A hostile takeover at X
Since its deal-closing in November 2022, Elon Musk’s Twitter takeover has been the subject of many questionable business decisions.
Throughout 2023, the billionaire founder of Tesla and SpaceX rebranded the social media platform to “X”, laid off around 80% of staff and lost an estimated $75m (£69.7m) in advertising revenue after he endorsed an antisemitic conspiracy theory in late November.
Robertson believes Musk’s unconventional leadership has failed in a company that already had an established following and singular work culture. “At SpaceX and Tesla, companies he founded, he could build from the ground up and grow a community of loyal followers as he took on space and eclectic vehicles,” he says. “But Twitter was an organisation that had its own ethos, with workers used to a very different style of leadership.”
Kayes describes Musk’s decision making as “erratic”. This includes recently attacking brands that had paused advertising on X, and stripping headlines from news article links posted on the platform. “People may not mind seeing unconventional behaviour from leaders when it makes them stand out as unique and visionary,” says Kayes. “But once it veers into unpredictable and emotional territory, completely untied to conventional business norms, it becomes unsettling.”

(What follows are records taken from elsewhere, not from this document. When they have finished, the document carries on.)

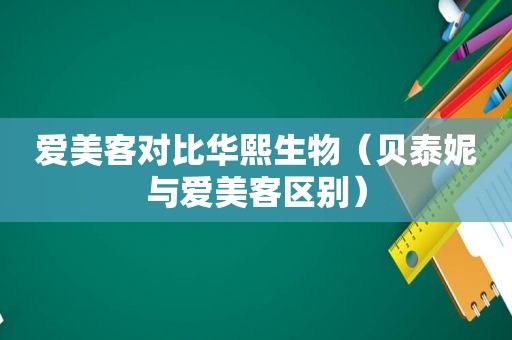 爱美客对比华熙生物（贝泰妮与爱美客区别）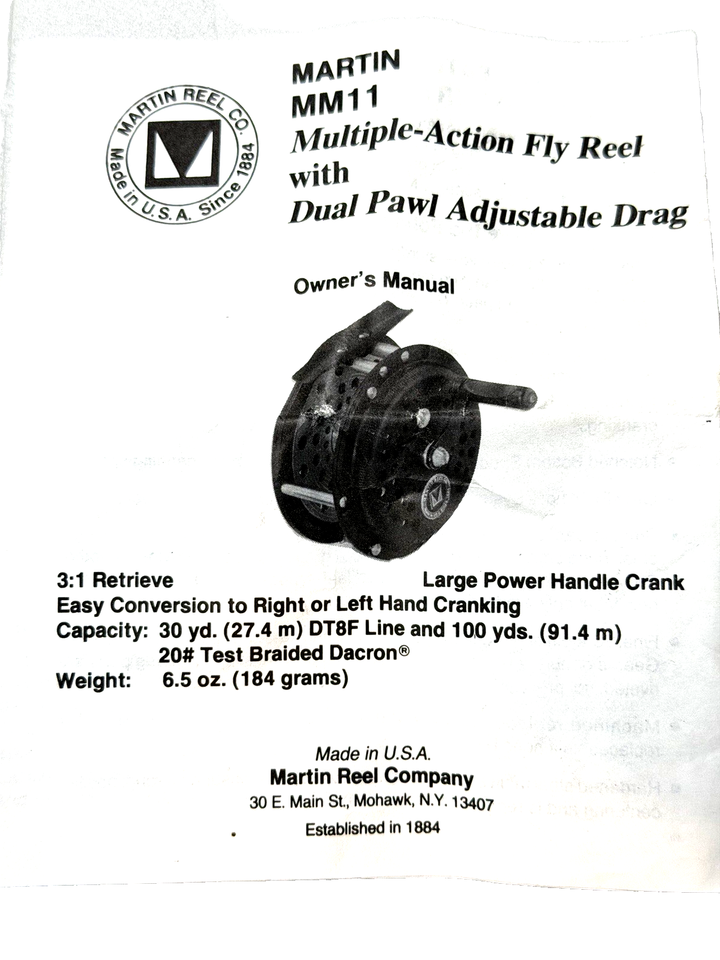 MARTIN REEL CO.
Made in U.S.A. Since 1884

MARTIN
MM11
Multiple-Action Fly Reel
with
Dual Pawl Adjustable Drag

Owner's Manual

3:1 Retrieve Large Power Handle Crank
Easy Conversion to Right or Left Hand Cranking
Capacity: 30 yd. (27.4 m) DT8F Line and 100 yds. (91.4 m) 20# Test Braided Dacron®
Weight: 6.5 oz. (184 grams)

Made in U.S.A.
Martin Reel Company
30 E. Main St., Mohawk, N.Y. 13407
Established in 1884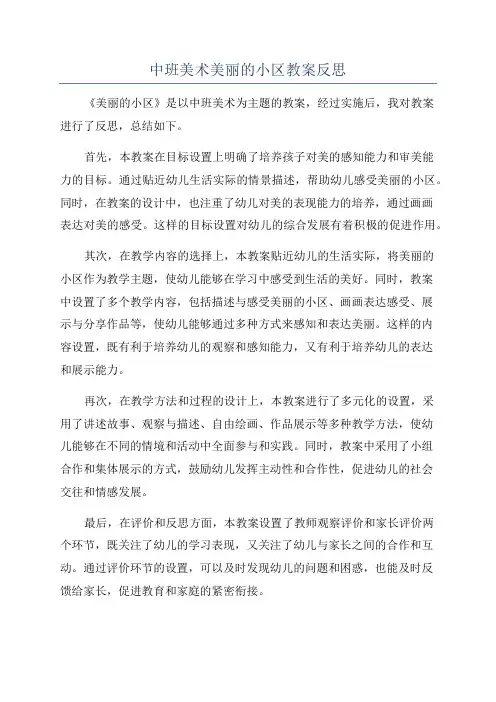 中班美术美丽的小区教案反思

《美丽的小区》是以中班美术为主题的教案，经过实施后，我对教案进行了反思，总结如下。

首先，本教案在目标设置上明确了培养孩子对美的感知能力和审美能力的目标。通过贴近幼儿生活实际的情景描述，帮助幼儿感受美丽的小区。同时，在教案的设计中，也注重了幼儿对美的表现能力的培养，通过画画表达对美的感受。这样的目标设置对幼儿的综合发展有着积极的促进作用。

其次，在教学内容的选择上，本教案贴近幼儿的生活实际，将美丽的小区作为教学主题，使幼儿能够在学习中感受到生活的美好。同时，教案中设置了多个教学内容，包括描述与感受美丽的小区、画画表达感受、展示与分享作品等，使幼儿能够通过多种方式来感知和表达美丽。这样的内容设置，既有利于培养幼儿的观察和感知能力，又有利于培养幼儿的表达和展示能力。

再次，在教学方法和过程的设计上，本教案进行了多元化的设置，采用了讲述故事、观察与描述、自由绘画、作品展示等多种教学方法，使幼儿能够在不同的情境和活动中全面参与和实践。同时，教案中采用了小组合作和集体展示的方式，鼓励幼儿发挥主动性和合作性，促进幼儿的社会交往和情感发展。

最后，在评价和反思方面，本教案设置了教师观察评价和家长评价两个环节，既关注了幼儿的学习表现，又关注了幼儿与家长之间的合作和互动。通过评价环节的设置，可以及时发现幼儿的问题和困惑，也能及时反馈给家长，促进教育和家庭的紧密衔接。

He adds X still has many problems to solve going into 2024. “There remains ambiguity over who its leaders actually are – its new CEO [Linda Yaccarino] was announced in June, yet it’s Musk that still seems to be pulling the levers and making public statements. That’s led to broader concerns, declining monthly active users and advertising revenues falling by more than half.”
Taking lessons into 2024
As the business world evolves, so has the role of the leader. Once expected to merely serve the bottom line, executives now face greater demands from all types of stakeholders, while economic conditions and workplace culture both continue to change.
“It’s harder to be a leader now,” says John Clifton, CEO of global analytics and advice firm Gallup, based in Washington, DC. “This period emerging from the pandemic has been harder in some ways than 2020 itself – from inflation spiralling out of control, issues around hybrid working and a workforce that feels lonelier than ever. It’s an incredibly challenging time for executives, undoubtedly.”
The corporate failings of 2023 may provide some guidance, though – even if it’s simply what not to do.
“Leaders serve the organisation – and that includes employees,” says Robertson. “The world has changed so much, but many leadership tactics haven’t. So much of it comes down to communication, listening and having purposeful conversations so people feel included, respected and heard. Otherwise, that’s when resentment builds and trust breaks down.”